Actualisé 24.02.2009 à 15:34

UBS et secret bancaire

Le PS veut des poursuites contre la direction

Les dirigeants de l'UBS devraient répondre de leurs actes devant la justice, exige le PS.

Quant au Conseil fédéral, il doit changer radicalement de stratégie s'il veut sauver la place financière. Hans-Rudolf Merz est «grotesque» dans sa tentative de minimiser l'affaire.

Le Parti socialiste (PS) a réitéré mardi devant la presse ses thèses pour sortir la place financière de l'ornière. La Suisse doit abandonner la distinction entre évasion et fraude fiscale, a demandé le président du parti Christian Levrat.

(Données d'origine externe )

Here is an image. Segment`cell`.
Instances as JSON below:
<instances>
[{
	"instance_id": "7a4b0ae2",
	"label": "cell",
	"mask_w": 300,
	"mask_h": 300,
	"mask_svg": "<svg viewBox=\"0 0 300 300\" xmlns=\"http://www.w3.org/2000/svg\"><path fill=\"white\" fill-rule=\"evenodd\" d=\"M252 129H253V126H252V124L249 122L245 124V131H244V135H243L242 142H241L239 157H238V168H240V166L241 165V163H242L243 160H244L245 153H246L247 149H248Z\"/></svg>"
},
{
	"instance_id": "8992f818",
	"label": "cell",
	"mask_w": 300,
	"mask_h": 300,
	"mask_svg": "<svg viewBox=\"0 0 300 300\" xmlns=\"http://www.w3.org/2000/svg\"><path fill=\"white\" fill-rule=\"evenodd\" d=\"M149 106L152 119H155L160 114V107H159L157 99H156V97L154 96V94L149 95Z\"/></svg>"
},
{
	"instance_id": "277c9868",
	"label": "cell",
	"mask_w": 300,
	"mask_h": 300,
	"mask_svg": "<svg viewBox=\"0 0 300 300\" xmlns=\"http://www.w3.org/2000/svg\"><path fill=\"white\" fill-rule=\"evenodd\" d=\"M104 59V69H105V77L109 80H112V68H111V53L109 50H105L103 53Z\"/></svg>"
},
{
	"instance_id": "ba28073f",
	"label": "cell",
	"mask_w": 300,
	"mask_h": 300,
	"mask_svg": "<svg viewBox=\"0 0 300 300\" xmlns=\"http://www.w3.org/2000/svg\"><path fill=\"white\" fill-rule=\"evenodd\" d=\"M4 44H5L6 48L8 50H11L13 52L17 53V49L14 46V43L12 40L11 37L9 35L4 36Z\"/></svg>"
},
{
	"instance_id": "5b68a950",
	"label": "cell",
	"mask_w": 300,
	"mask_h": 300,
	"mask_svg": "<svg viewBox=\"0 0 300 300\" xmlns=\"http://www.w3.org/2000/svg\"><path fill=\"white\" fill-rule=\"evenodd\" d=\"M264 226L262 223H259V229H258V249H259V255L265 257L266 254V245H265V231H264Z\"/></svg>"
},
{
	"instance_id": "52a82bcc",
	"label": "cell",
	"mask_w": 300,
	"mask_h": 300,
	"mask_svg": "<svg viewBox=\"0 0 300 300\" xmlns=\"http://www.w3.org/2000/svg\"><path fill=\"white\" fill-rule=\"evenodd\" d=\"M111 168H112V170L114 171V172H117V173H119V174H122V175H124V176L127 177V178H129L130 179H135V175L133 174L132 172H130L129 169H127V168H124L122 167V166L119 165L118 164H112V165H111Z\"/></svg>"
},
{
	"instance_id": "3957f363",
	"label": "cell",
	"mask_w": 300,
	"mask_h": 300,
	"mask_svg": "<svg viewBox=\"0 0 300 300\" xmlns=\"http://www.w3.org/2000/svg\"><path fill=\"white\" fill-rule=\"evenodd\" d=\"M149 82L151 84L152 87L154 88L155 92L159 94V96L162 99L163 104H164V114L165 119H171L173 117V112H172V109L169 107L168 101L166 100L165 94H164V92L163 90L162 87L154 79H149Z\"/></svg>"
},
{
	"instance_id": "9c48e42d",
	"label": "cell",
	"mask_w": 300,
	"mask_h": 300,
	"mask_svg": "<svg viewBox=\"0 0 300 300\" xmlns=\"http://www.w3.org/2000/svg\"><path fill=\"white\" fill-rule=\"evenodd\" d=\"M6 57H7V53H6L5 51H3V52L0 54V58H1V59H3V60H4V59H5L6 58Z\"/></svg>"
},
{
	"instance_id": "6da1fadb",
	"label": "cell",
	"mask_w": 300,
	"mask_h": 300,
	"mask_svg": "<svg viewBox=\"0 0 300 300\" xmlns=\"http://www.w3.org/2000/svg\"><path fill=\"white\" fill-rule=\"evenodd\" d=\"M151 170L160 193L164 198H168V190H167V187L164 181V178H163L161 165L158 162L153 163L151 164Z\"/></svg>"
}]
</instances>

Pour lui, le secret bancaire ne doit pas profiter à quelque milliers d'individus qui trichent avec le fisc. Il doit plutôt servir à protéger la sphère privée des contribuables honnêtes face à leur bailleur ou leur patron.

Crainte d'un grounding

Le Fribourgeois a tiré à boulets rouges contre les dirigeants de l'UBS, appelant l'ancienne garde à céder sa place. Elle est coupable, selon lui, de la déconfiture actuelle. Le conseiller national a exigé une transformation de fond de la banque. L'UBS est menacée de «grounding» si des mesures radicales ne sont pas prises.

Mais le PS n'est pas tendre non plus avec le Conseil fédéral, qu'il accuse de porter une responsabilité certaine dans le chaos actuel. Hans-Rudolf Merz devrait s'être rendu depuis longtemps aux Etats-Unis pour entamer avec le gouvernement américain des négociations sur l'interruption des procédures en cours, a fustigé M. Levrat.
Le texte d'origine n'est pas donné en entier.